С филологической точки зрения это означает, помимо прочего, возможность выделения не только собственно содержательных (например – понятийно-концептуальных) особенностей советской культуры38, но и тех содержательно-формальных критериев, по которым мы судим о различии и сходстве самих текстов (прежде всего – в терминах риторики и поэтики). Можно предполагать, что в самом общем виде искомые критерии небезразличны к типологическому соотнесению властной и речевой организации общества (скажем, в терминах парадигмы «монархия, тирания, аристократия, олигархия, полития, демократия»)39. Однако на уровне синхронной детализации функционирующие в обществе тексты обнаруживают разные типы системности как лингвистического, так и экстралингвистического (например – когнитивного, эмоционально-психологического или какого-либо социально-ограничительного) порядка40. Так, одной из дискурсивных особенностей советской культуры я склонен считать всепронизывающий дидактизм, обнаруживающий себя на разных уровнях самоописания советского общества. Сложившаяся традиция «литературоцентристского» описания культур эпохи модерна заведомо подразумевает в данном случае представление о преимущественной «литературности» советской культуры и, соответственно, необходимости исследовательского акцента на произведениях советской литературы. Но насколько самодостаточна советская, да и всякая любая «литературность»? Вправе ли исследователь считаться при этом также и с теми социально-психологическими и медиальными обстоятельствами, которые, вероятно, содействовали актуальному существованию самой советской литературы?

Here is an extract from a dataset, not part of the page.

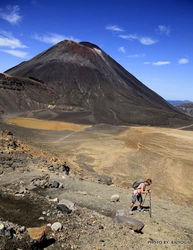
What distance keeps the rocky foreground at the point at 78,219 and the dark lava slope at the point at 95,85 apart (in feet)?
194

Разговор о «фольклорности/фольклоризме» советской культуры при таком подходе столь же законен, как и разговор о ее «литературности». Однако описание советской культуры с использованием фольклористической (а значит – и этнографической) терминологии по определению подразумевает не индивидуальную, но коллективную специфику «дискурсивного потребления» – большее внимание к аудитории, а не к автору, преимущественный акцент на рецепции, а не на интенции текста. В целом литературоцентристский и фольклористический анализы могут считаться взаимодополнительными методами в выявлении эстетических, этических, а в конечном счете – тематических и мотивных доминант, предопределяющих собою дискурсивную динамику культурной (само)репрезентации. Степень определенности в этих случаях пропорциональна мере редукционизма. При аналитической достаточности образных или идеологических обобщений русская культура может быть описана, например, как тяготеющая к «тоталитаризму» и/или «соборности»41, «грустным текстам»42 и танатографии43. Психоаналитическая редукция выявляет в ней же конфигурацию кастрационных, садистских, мазохистических и иных комплексов44. В принципе во всех этих случаях мы имеем дело с мифопоэтикой, которая выражает собою психосоциальные и когнитивные предпочтения как творцов, так и потребителей культурных дискурсов и артефактов. Так, к примеру, известная работа Евгения Трубецкого об исключительной важности для русского фольклора образа Ивана-дурака подразумевает, что у этого образа есть не только соответствующая репрезентация в тех или иных фольклорных (кон)текстах, но и коллективная востребованность45. Можно спорить в этих случаях, что чем порождается: предложение – спросом или, напротив, спрос – предложением. Но было бы странно полагать, что устойчивое воспроизведение чего бы то ни было в культуре безотносительно к его рецептивной целесообразности в рамках той или иной «целевой группы».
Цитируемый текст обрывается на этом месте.